А на следующий день уже звонил с повинной сам Евгений Николаевич:
– Ты думаешь, я не понимаю? Я все понимаю, – уверял он дочь. – Но и ты меня пойми, мне седьмой десяток, а я как пацан возле мамкиной юбки. И ладно бы возле юбки. Я ж привязанный: ремонт делать нельзя, душевую кабину нельзя. Ничего мне, Вера Евгеньевна, теперь нельзя. Потому что старость надо уважать! – с сарказмом изрекал Вильский и умолкал.
– Ну ведь она в этом не виновата, папа. Она тоже, наверное, по-другому представляла, как доживать будет.
– Это точно, – усмехался Вильский. – Но что есть, то есть. Я, если честно, Вер, тоже по-другому свою старость представлял. Не так.
– Ну что ты говоришь! Какой ты старый? – расстраивалась старшая дочь Евгения Николаевича. – У тебя все впереди. И на работе тебя ценят. «И жених ты завидный!» – хотелось добавить Вере, но она удерживала это в себе и переводила разговор на другое. – Не будет же она сто лет жить, пап.
– Плохо ты свою бабку знаешь, Вера Евгеньевна! – смеялся Вильский. – Она еще всех нас переживет, между прочим, с «Хельгой» в обнимку.
«Так и вышло», – вспомнила Вера слова отца и сразу же возненавидела этот сервант, хотя еще вчера смотрела на него с умилением и даже тайком поглаживала его лакированную поверхность, параллельно думая, что вот у нее дома – пластик, МДФ, ламинат, линолеум, а здесь – настоящее дерево, долговечное и преданное владельцу: рядом родился – рядом умер.
– Куда ты? – встрепенулась Кира Павловна, как только внучка приподняла простыню, которой был занавешен торжественно поблескивающий лаком сервант, чтобы открыть дверцу.
– Хочу дяде Вове папины галстуки показать, – сообщила бабке Вера и с заметным усилием потянула дверцу на себя.
Кира Павловна осталась недовольна ответом, поджала губы и замерла на стуле с ощущением, что в сегодняшнем представлении ее как-то бессовестным образом обошли, не дали сказать самого главного, лишили хозяйского статуса. Поэтому она укоризненно посмотрела на Вовчика, мысленно транслируя чуткому Женькиному товарищу, что не время еще имуществом покойного распоряжаться. И вообще не Верино это дело, а ее. Потому что – мать! Потому что – самая старшая. И потому, что в своем доме, в своей квартире, а не приживалкой у родственников, как многие ее сверстницы.

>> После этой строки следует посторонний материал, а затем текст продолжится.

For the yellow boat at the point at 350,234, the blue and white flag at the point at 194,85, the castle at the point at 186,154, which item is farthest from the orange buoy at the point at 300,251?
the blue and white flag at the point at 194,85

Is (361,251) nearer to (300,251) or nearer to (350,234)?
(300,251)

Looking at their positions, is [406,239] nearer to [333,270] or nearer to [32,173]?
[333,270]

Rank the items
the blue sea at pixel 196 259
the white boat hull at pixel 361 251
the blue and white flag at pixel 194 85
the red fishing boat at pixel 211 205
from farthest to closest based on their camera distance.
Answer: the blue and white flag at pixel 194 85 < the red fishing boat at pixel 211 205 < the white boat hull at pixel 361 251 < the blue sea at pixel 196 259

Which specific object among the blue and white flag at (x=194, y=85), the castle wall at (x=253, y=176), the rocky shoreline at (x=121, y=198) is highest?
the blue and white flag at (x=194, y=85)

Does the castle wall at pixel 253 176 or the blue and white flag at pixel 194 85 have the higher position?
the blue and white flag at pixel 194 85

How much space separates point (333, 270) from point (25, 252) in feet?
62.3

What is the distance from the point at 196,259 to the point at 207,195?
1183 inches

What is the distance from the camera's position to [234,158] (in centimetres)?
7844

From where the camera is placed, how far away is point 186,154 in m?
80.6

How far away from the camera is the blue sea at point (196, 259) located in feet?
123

– Не рано ли?! – собрала она губы в куриную гузку.
– В смысле? – оторопела Вера и внимательно вгляделась в бабкины сузившиеся, насколько это было возможно, глаза.
– Ты б дождалась, когда его (Кира Павловна кивнула головой в сторону покойного) вперед ногами вынесут, а потом уж нажитое им добро раздавала.
– Ты чего, бабуль? – вздрогнула внучка и беспомощно посмотрела сначала на одного отцовского друга, потом на другого.
– Не надо, не надо, Верочка, – сразу же зачастил смутившийся Вовчик. – Потом как-нибудь, в другой раз. Тетя Кира права: не по-человечески как-то. Может, Женьке и не понравилось бы. Правда, Женек? – обратился он к покойному и опять всхлипнул. – И не скажет ведь ничего, ни слова. Молчит и молчит. Э-э-эх, Жека, Жека, – по-стариковски запричитал Володя Рева над гробом и похлопал покойного по топорщащемуся лацкану пиджака. – Дурак ты, Женька! А ведь и правда три жизни жить собирался. Помнишь? – призвал он в свидетели вальяжного Льва Викентьевича, внимательно наблюдавшего за реакциями присутствующих с конкретной целью: определить, на чьей стороне сила.
В силу особенностей характера Лева не любил конфликтов, всегда был конформистом и искренне считал, что худой мир лучше доброй ссоры. Он даже на выборы ходил с четкой установкой: «Голосую за того, кто победит». Друзья знали склонность Левчика к конъюнктуре, но в вину ему это не ставили, принимая товарища таким, какой он есть. К тому же и у Вовчика, и у рыжего Женьки в глубине души существовала прочная уверенность в том, что Лева своих в беде не оставит.